When executing the #runOnCPU1 method, CPU1 writes value=2 to the Store Buffer, executes finish=true, and notifies other cpus that Store the same variable to set the state of the cache to I invalid, and asynchronously waits for the result to be returned.

Because the current Cache Line where the finish variable is stored is E exclusive, finish=true can be written to the Cache Line immediately without notifying other cpus. Finish =true; the Cache Line status of Finish is set to S, and the Cache Line status is set to S. And finish=true for main memory. CPU2 continues to assert Value == 2; This instruction will first fetch the value of value from main memory. Since CPU1’s modified value is stored in the Store Buffer, CPU2 will fetch the value of 1.
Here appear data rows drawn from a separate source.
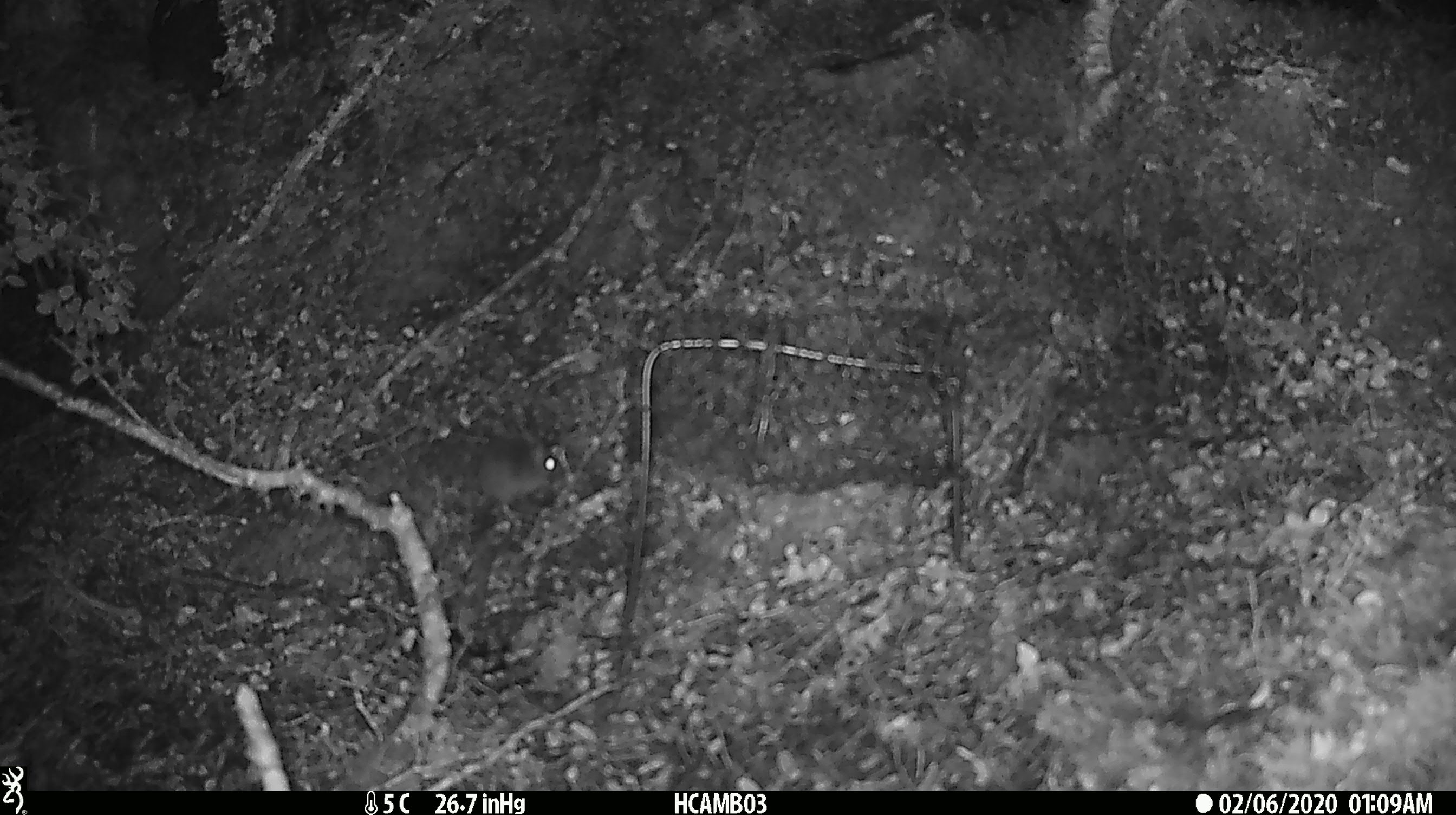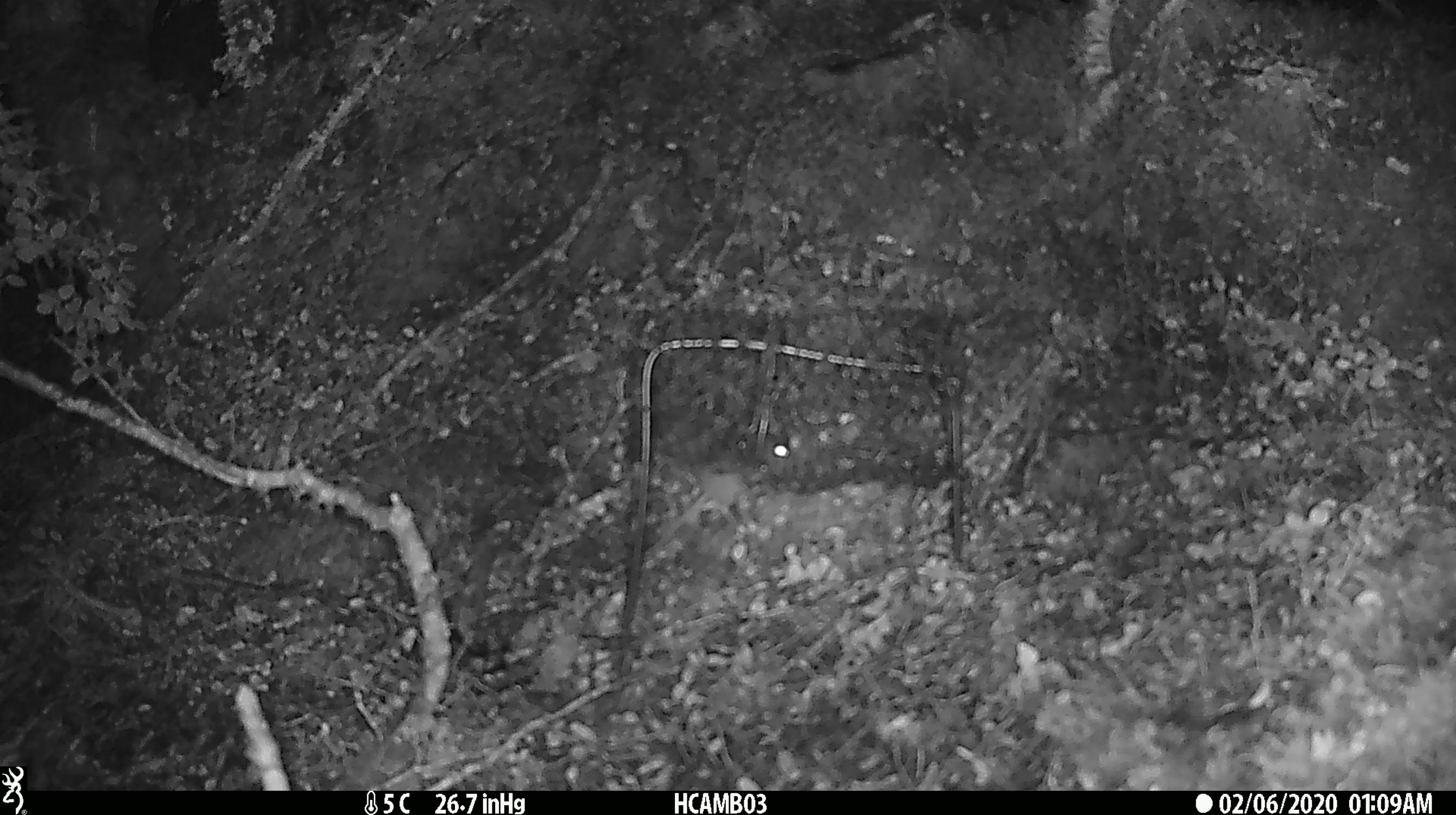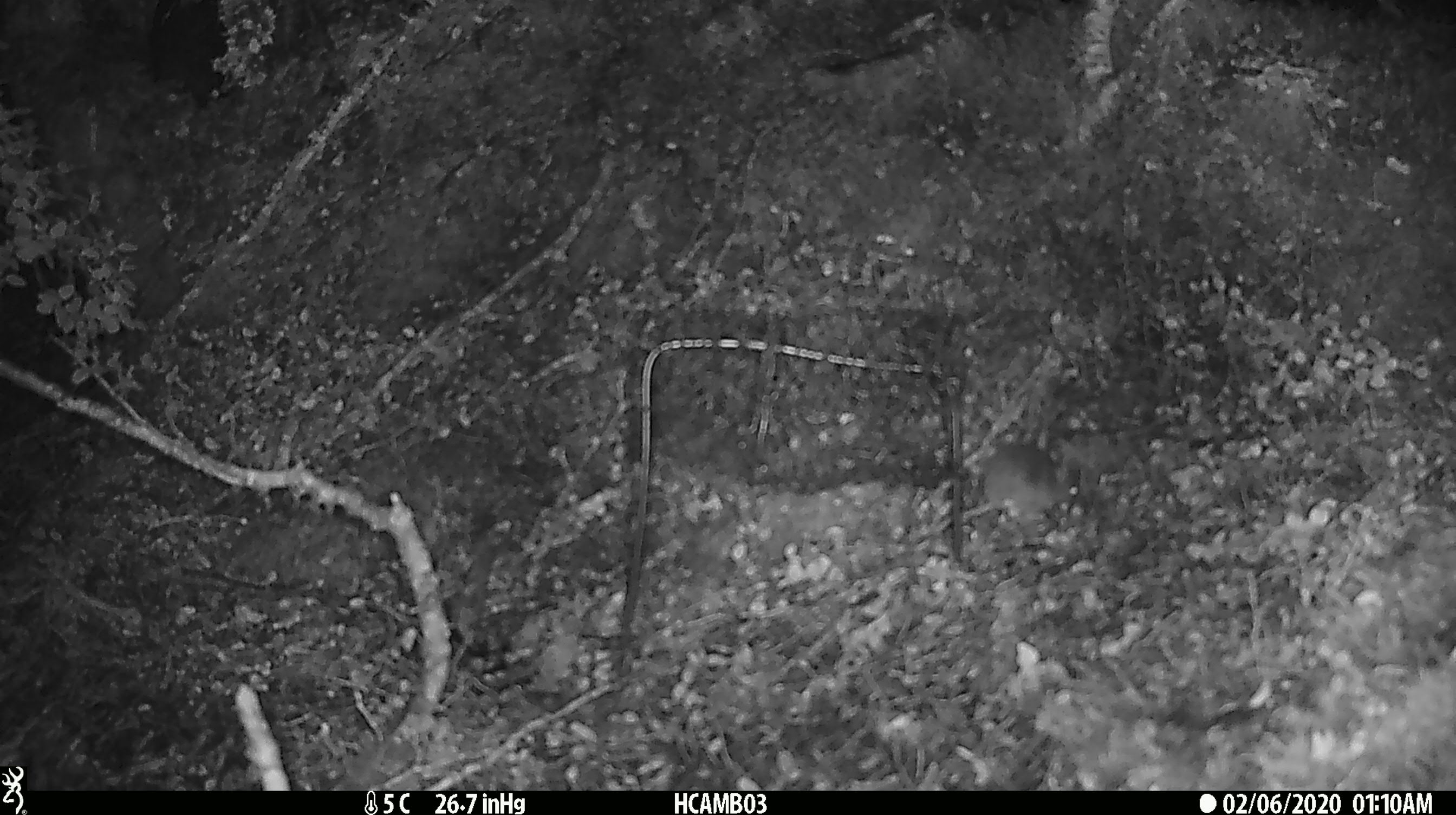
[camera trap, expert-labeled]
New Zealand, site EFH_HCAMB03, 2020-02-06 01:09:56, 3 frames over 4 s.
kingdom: Animalia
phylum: Chordata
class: Mammalia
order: Rodentia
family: Muridae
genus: Mus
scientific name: Mus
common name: mouse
Mouse (Mus).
In other words, what we can see is that in the #runOnCPU1 method, finish is assigned earlier than value, which is different from what we expected. This is the visibility problem caused by instruction reordering.

This visibility problem can be solved using the JMM memory barrier, and it is precisely this that volatile is the killer for ensuring visibility in multithreaded environments. Hello, what about the keyword volatile? (4)


Brother boy, don’t panic to go! Leave a thumbs-up and comment on the discussion. Welcome to the column face interview don’t panic | Java concurrent programming, a raise don’t have to worry about the interview. Also welcome to pay attention to me, must be a longer better man.